Role of Regional Parties
23. From the 1960s our understanding of the regional parties was that they represent the regional bourgeois-landlord classes. They had a contradiction with the big bourgeoisie and they could be rallied against the Congress government at the Centre and on issues of states rights. We had clarified their role in the 1967 CC document on New Situation and Tasks. But after the advent of liberalisation and the neo-liberal policies, the role of the regional parties underwent a change. We noted this in the 16th and 17th Congresses.
“There has been a change in the outlook of the regional parties representing the regional bourgeois-landlord classes with the expansion of capitalism. They have changed their attitude to foreign capital and are favourable to the liberalisation policies as the regional bourgeoisie sees in them opportunities to advance their interests further”. (17th Congress, 2002, Political Resolution)

- Task instructions -
Write the next few sentences of the passage on regional parties, picking up after the quoted 2002 Political Resolution. The rows come from a separate source and have no connection to the passage on regional parties.

- Records provided -
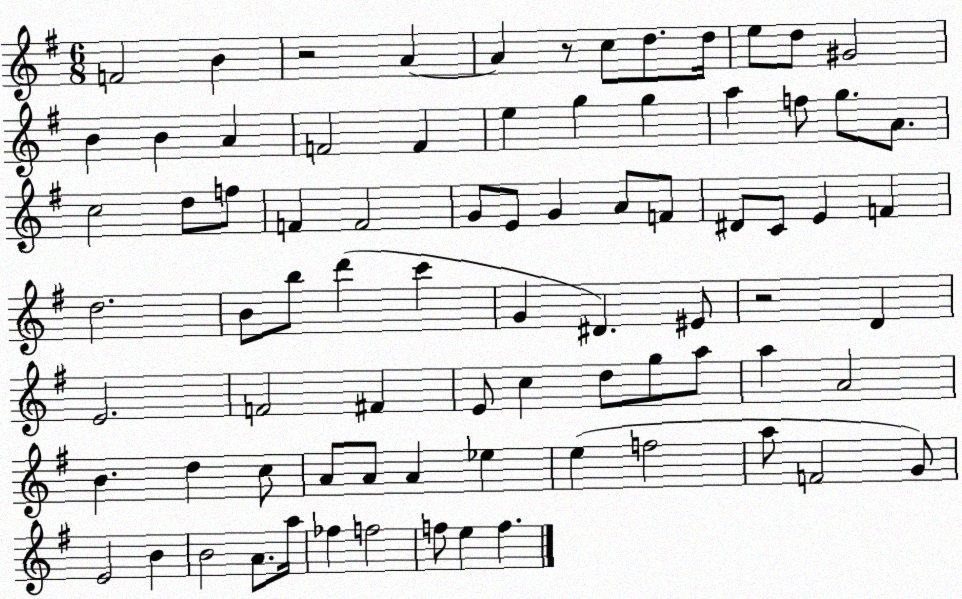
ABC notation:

X:1
T:Untitled
M:6/8
L:1/4
K:G
F2 B z2 A A z/2 c/2 d/2 d/4 e/2 d/2 ^G2 B B A F2 F e g g a f/2 g/2 A/2 c2 d/2 f/2 F F2 G/2 E/2 G A/2 F/2 ^D/2 C/2 E F d2 B/2 b/2 d' c' G ^D ^E/2 z2 D E2 F2 ^F E/2 c d/2 g/2 a/2 a A2 B d c/2 A/2 A/2 A _e e f2 a/2 F2 G/2 E2 B B2 A/2 a/4 _f f2 f/2 e f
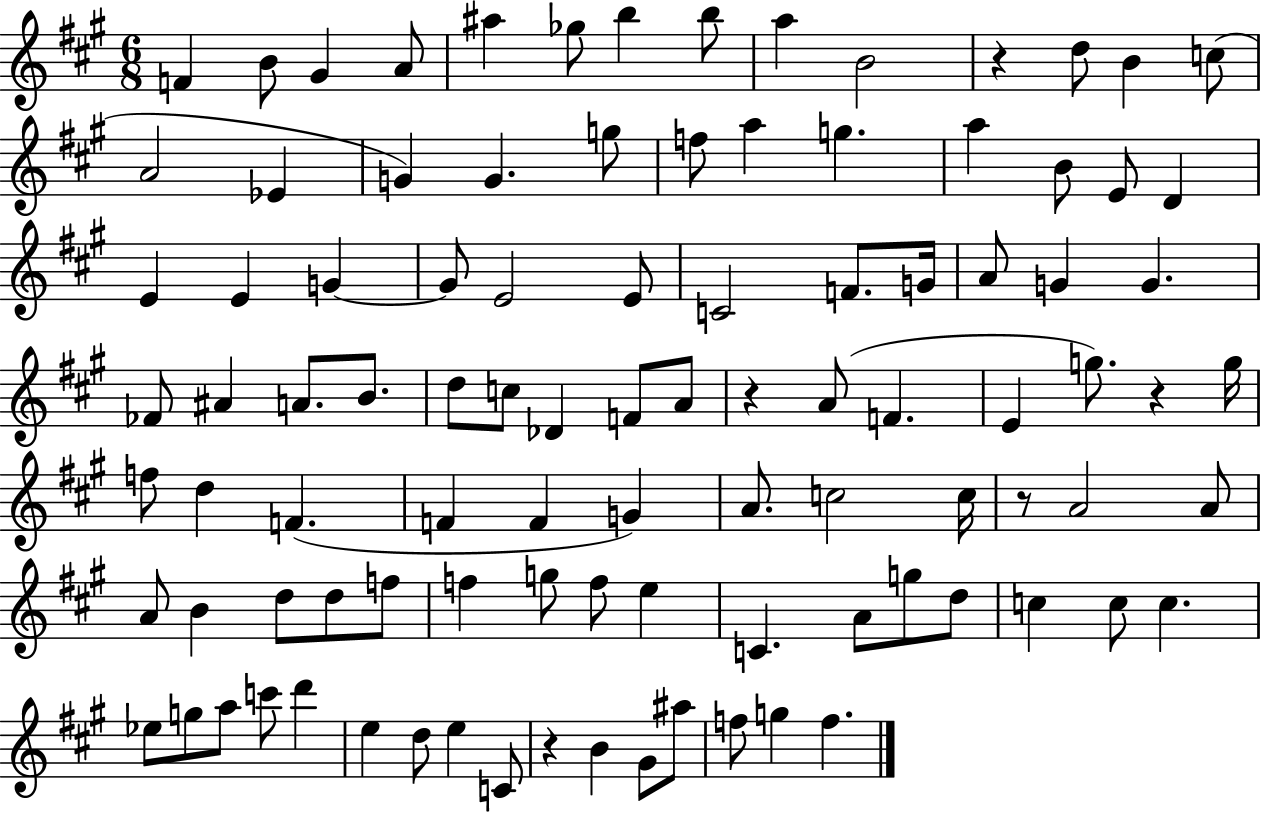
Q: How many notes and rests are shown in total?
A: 98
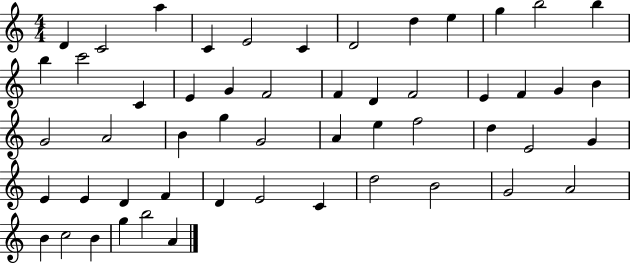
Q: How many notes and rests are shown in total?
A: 53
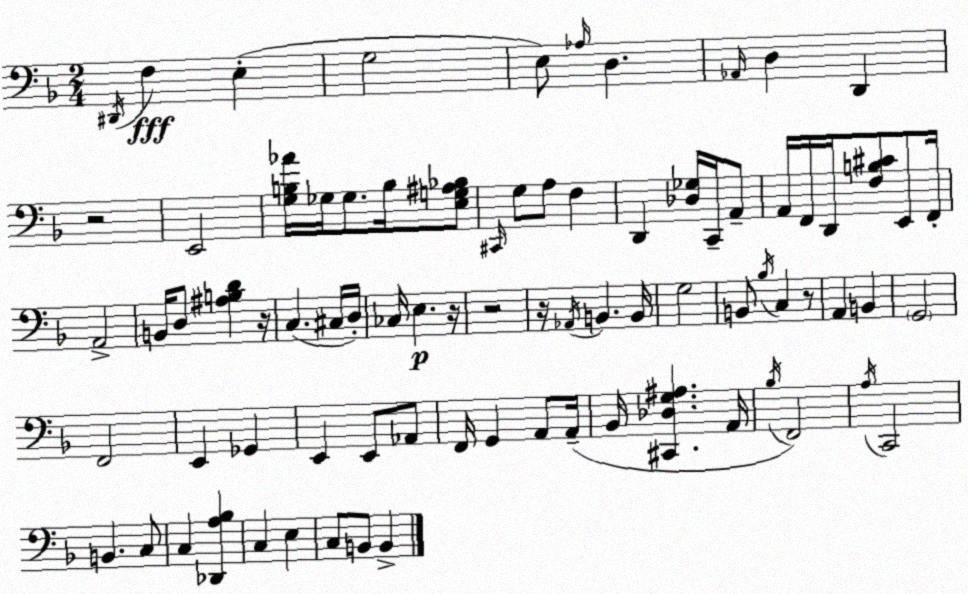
X:1
T:Untitled
M:2/4
L:1/4
K:Dm
^D,,/4 F, E, G,2 E,/2 _A,/4 D, _A,,/4 D, D,, z2 E,,2 [G,B,_A]/4 _G,/4 _G,/2 B,/4 [E,G,^A,_B,]/2 ^C,,/4 G,/2 A,/2 F, D,, [_D,_G,]/4 C,,/4 A,,/2 A,,/4 F,,/4 D,,/4 [F,B,^C]/2 E,,/2 F,,/4 A,,2 B,,/4 D,/2 [^A,B,D] z/4 C, ^C,/4 D,/4 _C,/4 E, z/4 z2 z/4 _A,,/4 B,, B,,/4 G,2 B,,/2 _B,/4 C, z/2 A,, B,, G,,2 F,,2 E,, _G,, E,, E,,/2 _A,,/2 F,,/4 G,, A,,/2 A,,/4 _B,,/4 [^C,,_D,G,^A,] A,,/4 _B,/4 F,,2 A,/4 C,,2 B,, C,/2 C, [_D,,A,_B,] C, E, C,/2 B,,/2 B,,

- Answer to the task -
24. Under the impact of globalization and in the neo-liberal policies phase, sections of the regional bourgeoisie are joining the ranks of the big bourgeoisie. Further, the contradiction between the non-big bourgeoisie and the big bourgeoisie has become muted. As a result we have seen how the neo-liberal policies have been embraced by the regional bourgeois parties. In the recent years we have seen that these parties are not willing to come to any joint platform against the economic policies. Further, since they represent the rural rich nexus, their outlook towards the issues of the poor peasants and the agricultural workers are different. They have also displayed constant opportunism in allying with the BJP or the Congress as and when it suited them. Despite this we have been pursuing the line of rallying them around a common set of alternative policies at the national level. This has proved unrealistic and erroneous.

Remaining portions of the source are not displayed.